Let’s talk about what the method does.

code
getlocal_0
pushscope
getlocal_0
constructsuper 0
findpropstrict Qname(PackageNamespace("flash.text"),"TextField")
constructprop Qname(PackageNamespace("flash.text"),"TextField") 0
coerce Qname(PackageNamespace("flash.text"),"TextField")
setlocal_1
getlocal_1
pushstring "Missing element in our set is: "
getlocal_0
callproperty Qname(PrivateNamespace(null),"doTheMaths") 0
add
pushstring "!"
add
setproperty Qname(PackageNamespace(""),"text")
findpropstrict Qname(PackageNamespace(""),"addChild")
getlocal_1
callpropvoid Qname(PackageNamespace(""),"addChild") 1
returnvoid

Let’s disassemble it part by part.

getlocal_0
pushscope

This pushes our local_0 (which is a reference to this) onto the scope task and makes it available for name lookup. Basically, makes this available for us to use.

getlocal_0
constructsuper 0

It’s basically the super() call with zero arguments.

findpropstrict Qname(PackageNamespace("flash.text"),"TextField")
constructprop Qname(PackageNamespace("flash.text"),"TextField") 0
coerce Qname(PackageNamespace("flash.text"),"TextField")
setlocal_1

That looks like a complicated operation. In reality it’s pretty simple.

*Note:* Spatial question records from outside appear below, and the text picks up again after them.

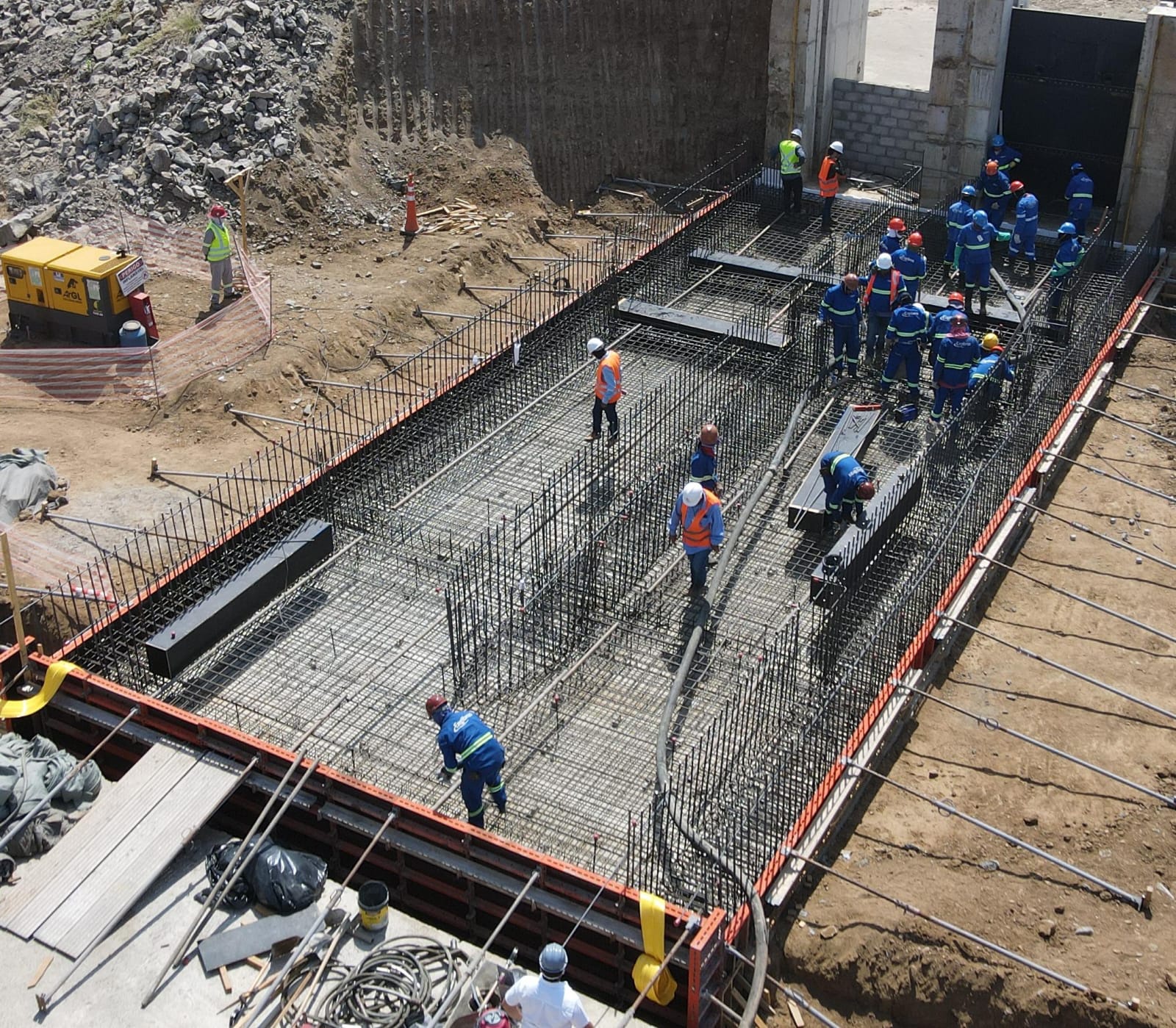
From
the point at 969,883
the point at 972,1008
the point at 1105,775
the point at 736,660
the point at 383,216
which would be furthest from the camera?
the point at 383,216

First line looks up the property (class) called TextField inside the flash.text namespace.

Then, TextField is being constructed with 0 arguments (thus the line ends with a zero).

The coerce instruction converts the value into a different data type. In our case it just sets the type of the previously constructed property to TextField. Don’t ask me why this is needed.

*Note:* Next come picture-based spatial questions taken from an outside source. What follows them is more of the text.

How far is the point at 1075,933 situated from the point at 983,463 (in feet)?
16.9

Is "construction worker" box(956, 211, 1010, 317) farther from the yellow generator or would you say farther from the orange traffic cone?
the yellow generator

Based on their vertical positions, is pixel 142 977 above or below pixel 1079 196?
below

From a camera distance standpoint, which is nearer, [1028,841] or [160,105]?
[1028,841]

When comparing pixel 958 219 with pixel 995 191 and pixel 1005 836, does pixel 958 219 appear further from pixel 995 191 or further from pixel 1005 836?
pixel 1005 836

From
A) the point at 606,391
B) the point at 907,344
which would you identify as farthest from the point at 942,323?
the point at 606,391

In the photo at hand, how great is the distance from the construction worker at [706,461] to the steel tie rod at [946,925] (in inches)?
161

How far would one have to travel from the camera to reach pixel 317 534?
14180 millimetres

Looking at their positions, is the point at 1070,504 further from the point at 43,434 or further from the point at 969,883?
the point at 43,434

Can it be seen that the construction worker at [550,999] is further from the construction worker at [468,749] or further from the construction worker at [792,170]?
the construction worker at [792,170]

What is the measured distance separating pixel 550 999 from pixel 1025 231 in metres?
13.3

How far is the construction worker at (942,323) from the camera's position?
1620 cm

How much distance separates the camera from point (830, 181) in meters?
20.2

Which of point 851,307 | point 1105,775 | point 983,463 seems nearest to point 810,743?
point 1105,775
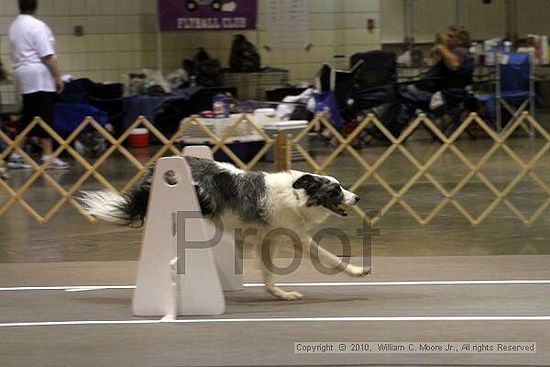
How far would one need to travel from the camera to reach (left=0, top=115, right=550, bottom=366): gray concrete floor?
521 centimetres

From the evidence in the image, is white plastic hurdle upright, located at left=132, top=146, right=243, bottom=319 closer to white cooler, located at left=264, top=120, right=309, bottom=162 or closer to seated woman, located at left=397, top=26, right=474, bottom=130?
white cooler, located at left=264, top=120, right=309, bottom=162

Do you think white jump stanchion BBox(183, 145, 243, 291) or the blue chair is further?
Result: the blue chair

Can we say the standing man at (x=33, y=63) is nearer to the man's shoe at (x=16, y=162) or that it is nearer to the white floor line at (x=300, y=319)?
the man's shoe at (x=16, y=162)

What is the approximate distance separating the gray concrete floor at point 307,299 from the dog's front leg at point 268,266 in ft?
0.26

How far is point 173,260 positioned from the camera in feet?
19.7

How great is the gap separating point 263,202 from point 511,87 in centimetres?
989

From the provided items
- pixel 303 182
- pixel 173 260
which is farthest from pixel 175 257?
pixel 303 182

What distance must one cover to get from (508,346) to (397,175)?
6.58 meters

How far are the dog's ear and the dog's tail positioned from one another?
0.92 meters

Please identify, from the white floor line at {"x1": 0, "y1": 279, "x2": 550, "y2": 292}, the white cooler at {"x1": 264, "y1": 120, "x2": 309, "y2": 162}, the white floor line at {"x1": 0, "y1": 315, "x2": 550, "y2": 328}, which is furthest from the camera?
the white cooler at {"x1": 264, "y1": 120, "x2": 309, "y2": 162}

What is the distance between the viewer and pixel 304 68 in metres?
18.1

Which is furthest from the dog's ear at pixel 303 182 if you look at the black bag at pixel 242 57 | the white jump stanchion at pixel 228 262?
the black bag at pixel 242 57

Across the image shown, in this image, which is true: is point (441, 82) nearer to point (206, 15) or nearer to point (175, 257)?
point (206, 15)

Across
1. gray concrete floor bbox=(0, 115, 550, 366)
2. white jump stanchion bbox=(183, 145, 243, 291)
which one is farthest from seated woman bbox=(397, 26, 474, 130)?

Finally, setlocal_1 sets the value of local 1.

Translated to ActionScript 3 the operation we covered looks like:

var _loc1_:TextField = new TextField();

Let’s move one line below. We’re going to talk about:

_loc1_.text = "Missing element in our set is: " + this.doTheMaths() + "!";

Which P-Code equivalent is:

getlocal_1
pushstring "Missing element in our set is: "
getlocal_0
callproperty Qname(PrivateNamespace(null),"doTheMaths") 0
add
pushstring "!"
add
setproperty Qname(PackageNamespace(""),"text")

getlocal_1 indicates we’ll be using the local 1 (in our case it’s the variable holding a TextField instance).

getlocal_0 can be translated to this.

callproperty calls the property of previously pushed onto the stack object. Again, we know it’s simply this. As you can see, when calling a method that belongs to its parent class, Qname gets a PrivateNamespace with a null value. Again, a zero ends the line because we aren’t passing any arguments.

The next operation looks a little confusing at first. To make it simpler, think of the stack. How does it look like at this point of execution? We pushed a string “Missing element in our set is: “, then we called this.doTheMaths(). Here we go. add simply adds two stack values. Logically, this should be written as val1, add, val2. But at the point of executing add, the computer wouldn’t know what val2 is.

Next two lines simply add the asterisk to the final string.

Look at the first line again. We told the computer we’d be using local_1. The last operation the computer assigns the constructed value to the text property of local_1 (our TextField instance).

Last line of the Main method is pretty simple. The P-Code:

findpropstrict Qname(PackageNamespace(""),"addChild")
getlocal_1
callpropvoid Qname(PackageNamespace(""),"addChild") 1

simply finds the addChild method and calls it with one argument which is our local_1.

That’s all for today.

Thanks for reading! Hope you learned something. Let me know if you’d like to see a continuation of this tutorial in which I’d show some real life examples covering obfuscated and protected applications.